NORMAL. Empr. lat.normalis "tracé à l'equerre" (d'où en français ligne normale ou n.f. normale, 1758-59, "perpendiculaire"). Attesté au XVième au sens de "régulier" en parlant d'un verbe; repris en 1790 dans l'expression Ecole normale, c'est à dire "modèle". Comme terme scientifique employé pour la première fois par le physicien et géologue Deluc vers 1780, d'après E.G. Fischer, Physique mécanique, trad. de l'all. par Biot, 1806 (" si cette température moyenne se trouve justement de 16° 3/4 de l'échelle à 80 divisions, ce que Deluc appelle la température normale.."). Paternité confirmée à l'article Altimétrie du Dictionnaire des Sciences mathématiques rédigé sous la direction de A.S. de Montferrier (Paris, 1835). Répondant donc à la notion strictement quantitative de moyenne, normale en serait une sorte de valorisation plus ou moins arbitraire.

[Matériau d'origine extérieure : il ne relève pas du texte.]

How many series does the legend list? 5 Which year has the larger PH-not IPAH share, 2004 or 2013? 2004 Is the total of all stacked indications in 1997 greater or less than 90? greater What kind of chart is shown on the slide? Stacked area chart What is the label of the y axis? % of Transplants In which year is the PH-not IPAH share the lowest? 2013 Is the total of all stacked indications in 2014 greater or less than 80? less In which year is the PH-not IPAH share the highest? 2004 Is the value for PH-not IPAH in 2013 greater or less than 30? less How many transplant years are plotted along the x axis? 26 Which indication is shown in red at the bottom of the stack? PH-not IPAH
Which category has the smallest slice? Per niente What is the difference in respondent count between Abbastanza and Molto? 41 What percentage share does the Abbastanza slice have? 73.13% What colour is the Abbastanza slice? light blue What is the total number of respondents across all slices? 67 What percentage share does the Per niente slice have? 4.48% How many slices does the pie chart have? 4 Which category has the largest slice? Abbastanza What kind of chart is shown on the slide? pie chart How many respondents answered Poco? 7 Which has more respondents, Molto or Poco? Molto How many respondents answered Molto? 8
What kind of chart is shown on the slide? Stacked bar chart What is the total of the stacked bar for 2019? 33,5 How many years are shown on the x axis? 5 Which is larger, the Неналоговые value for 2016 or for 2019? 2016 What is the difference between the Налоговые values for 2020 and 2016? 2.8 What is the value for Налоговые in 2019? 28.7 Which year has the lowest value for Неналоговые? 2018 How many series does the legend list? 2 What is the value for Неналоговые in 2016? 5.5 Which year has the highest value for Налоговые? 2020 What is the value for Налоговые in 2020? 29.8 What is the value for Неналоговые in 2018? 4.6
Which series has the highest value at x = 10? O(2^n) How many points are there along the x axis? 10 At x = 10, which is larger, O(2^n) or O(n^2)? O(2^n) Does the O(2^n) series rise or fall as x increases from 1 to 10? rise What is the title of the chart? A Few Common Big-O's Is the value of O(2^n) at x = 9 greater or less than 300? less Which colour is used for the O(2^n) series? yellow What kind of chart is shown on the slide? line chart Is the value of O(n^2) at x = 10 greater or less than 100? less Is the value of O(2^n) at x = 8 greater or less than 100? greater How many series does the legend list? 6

dérivé Normaliser. Attesté en 1922, normaliser une graphie. Emploi technol. en 1932. Mais normalisation est attesté en technol. dès 1873 dans le Diction. technol. fr.all.angl. de Tolhaussen, ce qui rend probable un emploi parallèle du verbe à cette date.


Définitions existantes


Commentaires

Dans le domaine des sciences de l'eau on parle essentiellement de NORMALES au sens où le G.I.H définit ce mot. On parle ainsi de "Normales saisonnières". Dès 1872, le Comité Météorologique International décidait de faire calculer des valeurs moyennes à partir d'une période uniforme à toutes les stations. Une période de 30 années servant à définir ces normales, en météorologie, a été retenue par l'Organisation Météorologique Mondiale. La période initiale de référence fut 1901-1930, suivie par 1931-1960. C'est actuellement la période 1951-1980. La notion de normales telle que l'utilise les météorologues et les hydrologues soustend que les séries chronologiques des variables hydro-météorologiques sont STATIONNAIRES ce qui n'est souvent pas le cas. Ces normales sont donc à manipuler avec beaucoup de précausion. Les normales servent de référence pour apprécier des différences dans le temps et dans l'espace Par ailleurs on évitera la confusion entre normale et moyenne. En particulier "il n'y a pas de moyenne anormale".